Methods: We used 142 colour retinal images obtained from a non-mydriatic retinal camera, but with papillary dilation, using a 45 degree field of view. Image resolution was 760 x 570 at 24 bit RGB. Two pre-processing steps, normalisation of colour images to a pre-selected standard, and local contrast enhancement distributing the value of the pixels around the local mean to facilitate later segmentation, were performed.
Candidate exudate regions were identified by carrying out a two stage colour segmentation algorithm based on a Gaussian-smoothed histogram analysis and Fuzzy C-Means clustering. Fuzzy approaches provide a mechanism to represent and manipulate uncertainty and ambiguity in the identification of fundus lesions, allowing pixels to belong to multiple classes with varying degree of membership.
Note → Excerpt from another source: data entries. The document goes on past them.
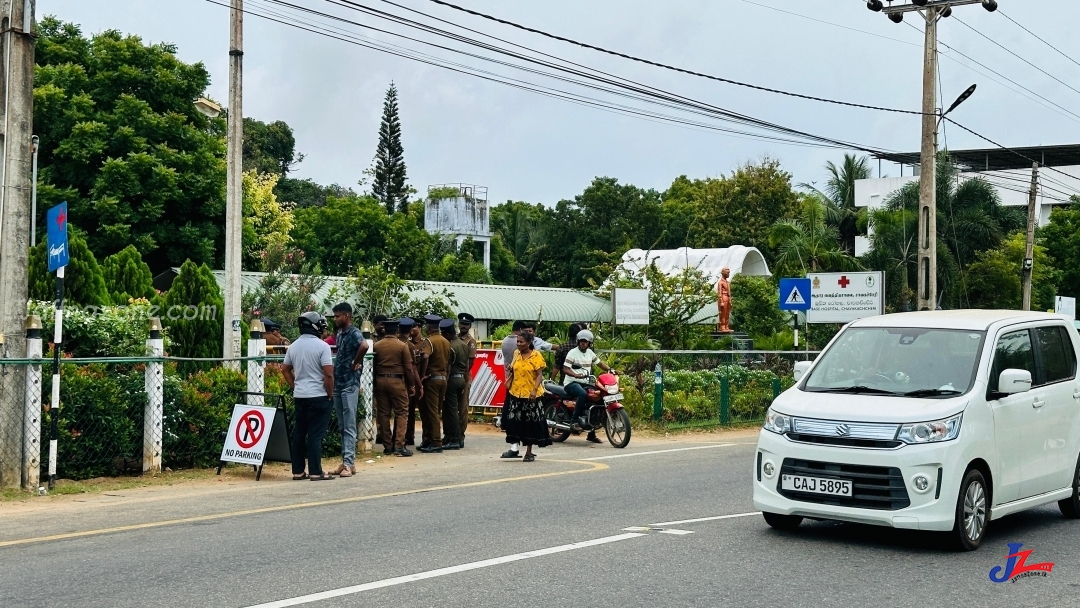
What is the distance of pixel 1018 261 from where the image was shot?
47.5 metres

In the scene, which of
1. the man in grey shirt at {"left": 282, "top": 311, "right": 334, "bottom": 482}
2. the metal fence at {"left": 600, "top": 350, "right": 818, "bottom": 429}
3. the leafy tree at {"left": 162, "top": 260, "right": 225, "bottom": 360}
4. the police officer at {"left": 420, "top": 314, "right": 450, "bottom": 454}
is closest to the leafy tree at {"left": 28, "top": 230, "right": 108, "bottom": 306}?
the leafy tree at {"left": 162, "top": 260, "right": 225, "bottom": 360}

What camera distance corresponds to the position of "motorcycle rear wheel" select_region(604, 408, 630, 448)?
18609mm

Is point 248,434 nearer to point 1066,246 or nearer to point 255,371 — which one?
point 255,371

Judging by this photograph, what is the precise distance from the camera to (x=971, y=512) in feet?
29.0

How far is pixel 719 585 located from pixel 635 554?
1.20 metres

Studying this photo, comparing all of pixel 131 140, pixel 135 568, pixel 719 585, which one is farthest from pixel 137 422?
pixel 131 140

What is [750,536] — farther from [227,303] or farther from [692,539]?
[227,303]

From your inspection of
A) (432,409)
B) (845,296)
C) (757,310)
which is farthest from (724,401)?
(757,310)

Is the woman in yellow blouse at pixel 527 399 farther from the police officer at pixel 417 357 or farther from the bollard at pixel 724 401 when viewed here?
the bollard at pixel 724 401

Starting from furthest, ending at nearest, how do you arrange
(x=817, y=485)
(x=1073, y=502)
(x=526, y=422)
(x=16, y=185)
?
(x=526, y=422), (x=16, y=185), (x=1073, y=502), (x=817, y=485)

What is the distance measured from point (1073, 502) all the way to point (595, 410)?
9.07 metres

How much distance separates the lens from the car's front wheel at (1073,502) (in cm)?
1044

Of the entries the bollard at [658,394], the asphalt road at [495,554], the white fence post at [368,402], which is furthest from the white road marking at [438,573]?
the bollard at [658,394]

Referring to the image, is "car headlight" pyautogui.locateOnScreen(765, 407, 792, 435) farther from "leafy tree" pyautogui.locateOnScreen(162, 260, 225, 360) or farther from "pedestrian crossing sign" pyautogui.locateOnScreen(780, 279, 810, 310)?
"leafy tree" pyautogui.locateOnScreen(162, 260, 225, 360)
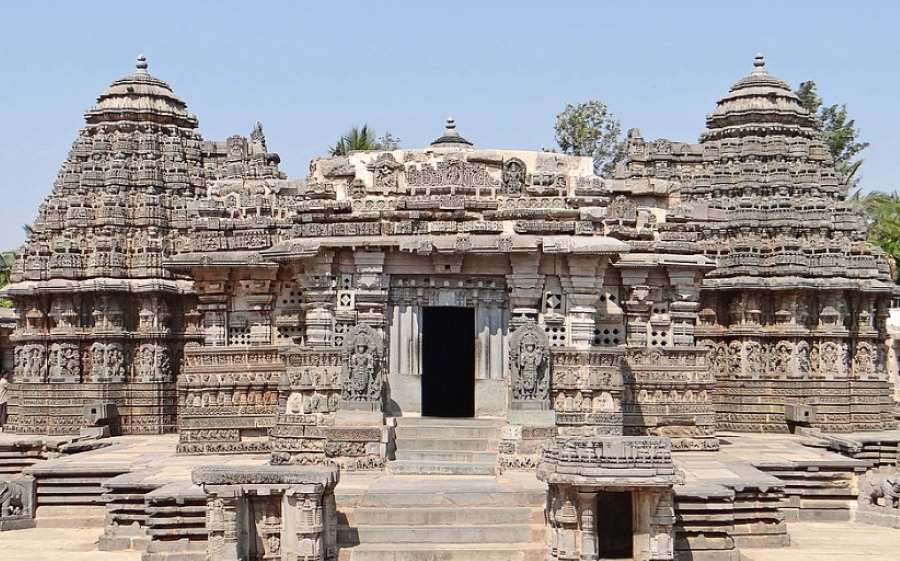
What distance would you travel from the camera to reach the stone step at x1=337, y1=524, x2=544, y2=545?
1291 cm

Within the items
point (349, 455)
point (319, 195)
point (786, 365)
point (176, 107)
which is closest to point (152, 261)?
point (176, 107)

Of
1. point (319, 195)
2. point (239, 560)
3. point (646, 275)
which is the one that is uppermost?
point (319, 195)

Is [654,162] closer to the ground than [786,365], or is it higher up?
higher up

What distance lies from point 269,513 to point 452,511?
85.0 inches

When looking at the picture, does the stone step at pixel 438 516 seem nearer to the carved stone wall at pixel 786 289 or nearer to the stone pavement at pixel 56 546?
the stone pavement at pixel 56 546

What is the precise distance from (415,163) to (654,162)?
10.1 metres

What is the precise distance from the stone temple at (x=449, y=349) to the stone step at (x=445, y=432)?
0.05 m

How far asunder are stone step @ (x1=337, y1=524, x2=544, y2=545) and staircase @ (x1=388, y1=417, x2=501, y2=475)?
2054 millimetres

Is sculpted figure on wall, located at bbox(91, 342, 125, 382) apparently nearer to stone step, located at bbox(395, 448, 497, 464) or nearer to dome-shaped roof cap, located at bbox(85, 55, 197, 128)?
dome-shaped roof cap, located at bbox(85, 55, 197, 128)

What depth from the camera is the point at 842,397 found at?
2300 cm

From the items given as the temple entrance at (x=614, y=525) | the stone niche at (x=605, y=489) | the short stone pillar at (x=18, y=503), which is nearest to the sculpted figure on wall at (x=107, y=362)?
the short stone pillar at (x=18, y=503)

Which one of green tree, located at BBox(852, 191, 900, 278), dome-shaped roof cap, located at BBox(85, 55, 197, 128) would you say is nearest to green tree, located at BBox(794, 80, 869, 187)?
green tree, located at BBox(852, 191, 900, 278)

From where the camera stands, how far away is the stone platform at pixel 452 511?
13.0m

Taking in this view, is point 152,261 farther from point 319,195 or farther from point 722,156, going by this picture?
point 722,156
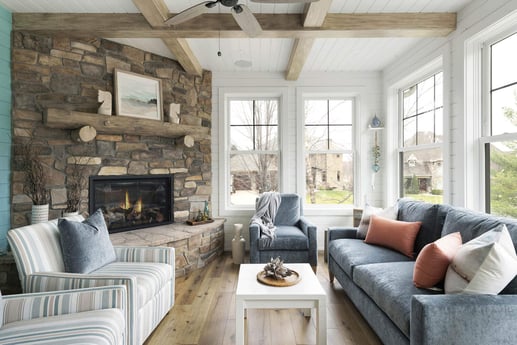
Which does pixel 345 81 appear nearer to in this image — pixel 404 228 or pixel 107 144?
pixel 404 228

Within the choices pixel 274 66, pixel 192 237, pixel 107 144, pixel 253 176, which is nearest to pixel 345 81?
pixel 274 66

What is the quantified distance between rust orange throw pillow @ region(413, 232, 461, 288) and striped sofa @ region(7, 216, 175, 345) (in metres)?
1.78

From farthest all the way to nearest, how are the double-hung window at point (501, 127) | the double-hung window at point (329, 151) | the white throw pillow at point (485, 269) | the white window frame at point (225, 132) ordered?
1. the double-hung window at point (329, 151)
2. the white window frame at point (225, 132)
3. the double-hung window at point (501, 127)
4. the white throw pillow at point (485, 269)

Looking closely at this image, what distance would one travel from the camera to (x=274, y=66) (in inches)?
153

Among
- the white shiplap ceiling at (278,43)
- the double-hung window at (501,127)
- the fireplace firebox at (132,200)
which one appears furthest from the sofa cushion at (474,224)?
the fireplace firebox at (132,200)

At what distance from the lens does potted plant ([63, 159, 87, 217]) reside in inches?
114

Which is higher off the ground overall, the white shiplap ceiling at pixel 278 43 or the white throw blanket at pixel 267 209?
the white shiplap ceiling at pixel 278 43

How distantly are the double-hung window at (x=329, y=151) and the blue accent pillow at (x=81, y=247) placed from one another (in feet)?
9.56

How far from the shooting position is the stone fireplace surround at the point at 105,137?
276 centimetres

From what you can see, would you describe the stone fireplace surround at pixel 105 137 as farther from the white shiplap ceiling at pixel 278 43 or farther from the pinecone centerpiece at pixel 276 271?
the pinecone centerpiece at pixel 276 271

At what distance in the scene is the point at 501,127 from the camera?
94.0 inches

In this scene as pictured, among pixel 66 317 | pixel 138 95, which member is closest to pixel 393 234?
pixel 66 317

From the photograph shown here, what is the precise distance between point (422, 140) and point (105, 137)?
3879mm

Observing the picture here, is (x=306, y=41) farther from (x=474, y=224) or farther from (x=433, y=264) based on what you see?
(x=433, y=264)
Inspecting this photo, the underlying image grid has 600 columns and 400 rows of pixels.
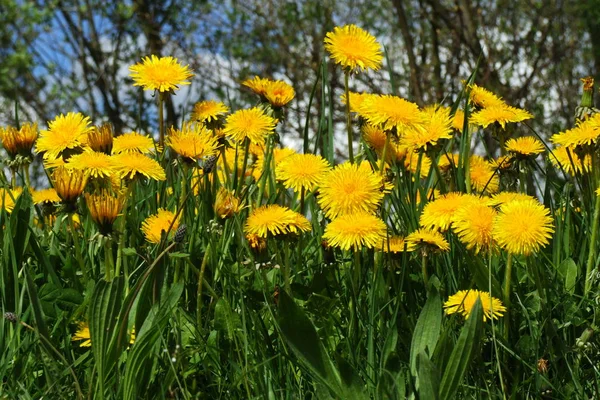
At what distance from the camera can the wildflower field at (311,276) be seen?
138cm

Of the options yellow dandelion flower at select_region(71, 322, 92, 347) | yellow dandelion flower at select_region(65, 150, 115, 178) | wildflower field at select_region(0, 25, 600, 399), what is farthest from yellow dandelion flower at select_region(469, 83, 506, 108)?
yellow dandelion flower at select_region(71, 322, 92, 347)

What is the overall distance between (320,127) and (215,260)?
2.41ft

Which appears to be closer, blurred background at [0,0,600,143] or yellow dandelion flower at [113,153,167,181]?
yellow dandelion flower at [113,153,167,181]

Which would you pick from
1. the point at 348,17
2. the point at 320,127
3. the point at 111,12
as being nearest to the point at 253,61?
the point at 348,17

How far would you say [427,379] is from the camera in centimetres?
121

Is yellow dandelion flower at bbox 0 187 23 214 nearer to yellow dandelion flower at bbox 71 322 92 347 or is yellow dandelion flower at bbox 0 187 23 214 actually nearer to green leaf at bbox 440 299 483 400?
yellow dandelion flower at bbox 71 322 92 347

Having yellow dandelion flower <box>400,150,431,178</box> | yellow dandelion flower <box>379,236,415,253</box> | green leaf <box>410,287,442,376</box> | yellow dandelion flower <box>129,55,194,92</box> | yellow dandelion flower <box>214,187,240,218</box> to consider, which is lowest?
green leaf <box>410,287,442,376</box>

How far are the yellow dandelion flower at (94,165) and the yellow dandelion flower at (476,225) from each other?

In order to distinguish exudates from other lesions of similar appearance it is necessary to select a set of significant distinguishing features. Colour spaces which separate luminance from chrominance are most suitable. We used mean Luv and standard deviation of the Luv values inside a candidate region, mean Luv and standard deviation of the Luv values surrounding the region, Luv values of the region centroid, region size, region compactness and region edge strength.
Classification of the identified regions into exudates and non-exudates was performed using either Support Vector Machines or Neural Networks. A Neural Network based approach using a Back Propagation learning method (NN-BP) performed marginally better than the a support vector machine method, but the latter was more flexible in controlling the trade off between sensitivity and specificity rates.
Results: The NN-BP based system could achieve 95.5% sensitivity and 73.3% specificity for the identification of patients with exudate retinopathy by classifying whole images. Detection rats could be even higher for individual exudates within an image but at the cost of reduced specificity overall. We looked to see what types of mistakes (false positive or false negative) were made by these systems compared with the clinical judgement of an ophthalmologist. The commonest problem, reducing specificity, was that small light reflexes were often recorded as exudates.
Conclusions: Accurate automated identification of exudates is possible. Further development of this system should allow the production of a clinically useful system.